What you have to do>
Continue the court opinion on the City Park Improvement District assessments from the point where it stops.

Passage to read>

Matthews v. Kimball

Bunn, J. C.

The appellants, by this proceeding, seek to enjoin the defendants, as commissioners of the City Park Improvement District of Little Bock, from proceeding further to collect certain assessments levied upon their real property in said district, — among them the last assessment made under the ordinance of the city council.

It appears to be admitted in the agreed statement of facts that the district was properly organized on the petition of ten resident landowners, and that, within proper time after due notice given, the district was formed, and commissioners appointed, and that they in due time qualified, and made the necessary plans and specifications and estimates of the costs of .the improvement, and that the city council, upon the petition of a majority in value of the owners of property in the district, passed the necessary ordinance assessing the real property as required by law; and that, in fact, the district was properly organized, and the assessments made. The Hon. E. B. Peirce, sitting as special chancellor, heard the cause, and decreed against the appellants on all the controverted points, and they appealed to this court.

One of the more serious questions raised by the proceedings in the case, is whether or not the statute includes public parks, and such like, as improvements for which assessments upon the real estate of a district may be made by the city council in the manner provided for local improvements.

[Raw records]
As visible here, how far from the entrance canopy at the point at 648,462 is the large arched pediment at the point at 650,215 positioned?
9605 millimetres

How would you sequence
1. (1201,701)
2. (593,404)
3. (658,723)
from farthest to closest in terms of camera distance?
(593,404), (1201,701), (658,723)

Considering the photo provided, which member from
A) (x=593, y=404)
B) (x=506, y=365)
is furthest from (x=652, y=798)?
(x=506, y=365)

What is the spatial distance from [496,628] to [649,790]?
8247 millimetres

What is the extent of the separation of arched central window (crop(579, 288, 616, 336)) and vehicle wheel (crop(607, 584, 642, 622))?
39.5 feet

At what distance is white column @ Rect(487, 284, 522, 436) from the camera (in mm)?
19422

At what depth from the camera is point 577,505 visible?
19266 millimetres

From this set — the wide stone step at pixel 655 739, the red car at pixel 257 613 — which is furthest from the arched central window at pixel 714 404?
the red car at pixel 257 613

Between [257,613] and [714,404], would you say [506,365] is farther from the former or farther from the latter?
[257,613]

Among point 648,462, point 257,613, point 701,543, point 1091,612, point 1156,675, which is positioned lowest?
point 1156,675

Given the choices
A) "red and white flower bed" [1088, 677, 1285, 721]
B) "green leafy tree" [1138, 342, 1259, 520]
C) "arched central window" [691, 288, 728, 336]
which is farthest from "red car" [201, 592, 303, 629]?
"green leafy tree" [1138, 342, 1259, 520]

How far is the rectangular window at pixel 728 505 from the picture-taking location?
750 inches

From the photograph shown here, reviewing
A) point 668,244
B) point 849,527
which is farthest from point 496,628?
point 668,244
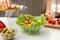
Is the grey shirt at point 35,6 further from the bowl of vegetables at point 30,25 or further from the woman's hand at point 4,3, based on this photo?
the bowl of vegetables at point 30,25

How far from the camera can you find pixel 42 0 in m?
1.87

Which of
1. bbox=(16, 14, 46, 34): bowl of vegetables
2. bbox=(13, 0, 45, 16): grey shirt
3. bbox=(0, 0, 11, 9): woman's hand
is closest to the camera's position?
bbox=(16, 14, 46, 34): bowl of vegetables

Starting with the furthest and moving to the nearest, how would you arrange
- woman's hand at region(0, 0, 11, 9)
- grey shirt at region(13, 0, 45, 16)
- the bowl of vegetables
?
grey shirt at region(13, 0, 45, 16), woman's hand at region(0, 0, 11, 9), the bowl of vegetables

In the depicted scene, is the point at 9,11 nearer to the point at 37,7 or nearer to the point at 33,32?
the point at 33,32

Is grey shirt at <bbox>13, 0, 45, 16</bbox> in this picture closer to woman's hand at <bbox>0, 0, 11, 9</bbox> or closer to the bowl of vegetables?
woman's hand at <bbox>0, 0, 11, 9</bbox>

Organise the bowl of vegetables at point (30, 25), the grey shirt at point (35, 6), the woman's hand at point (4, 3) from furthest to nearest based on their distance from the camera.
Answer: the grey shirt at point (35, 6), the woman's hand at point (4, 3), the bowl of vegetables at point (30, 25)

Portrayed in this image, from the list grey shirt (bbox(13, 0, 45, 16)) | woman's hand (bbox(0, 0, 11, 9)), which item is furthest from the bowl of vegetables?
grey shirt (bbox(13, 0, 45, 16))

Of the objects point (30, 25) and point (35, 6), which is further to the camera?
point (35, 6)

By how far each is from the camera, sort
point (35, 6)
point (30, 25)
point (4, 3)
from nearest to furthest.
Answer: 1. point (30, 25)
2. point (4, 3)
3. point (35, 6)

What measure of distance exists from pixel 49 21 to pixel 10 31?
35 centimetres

Answer below>
The appellants contend that under the familiar rule of construction, which confines the meaning of additional descriptive expressions to the class to which preceding specific terms and names belong, the improvements contemplated by the act are only streets, alleys, sewers and such* like or similar improvements. This is the doctrine of ejusdem generis. It would be difficult to say what other improvements there are or can be in a town similar to streets, alleys and sewers, and the contention of appellees that these descriptive names exhaust the particular class, we think, is well founded, and that public parks are not of that class, though it is true parks contain streets and drives, but these are not to be used for all purposes for which ordinary streets are intended and may be used; and still more might be said to distinguish parks from sewers, and take them out of the class to which the latter belong.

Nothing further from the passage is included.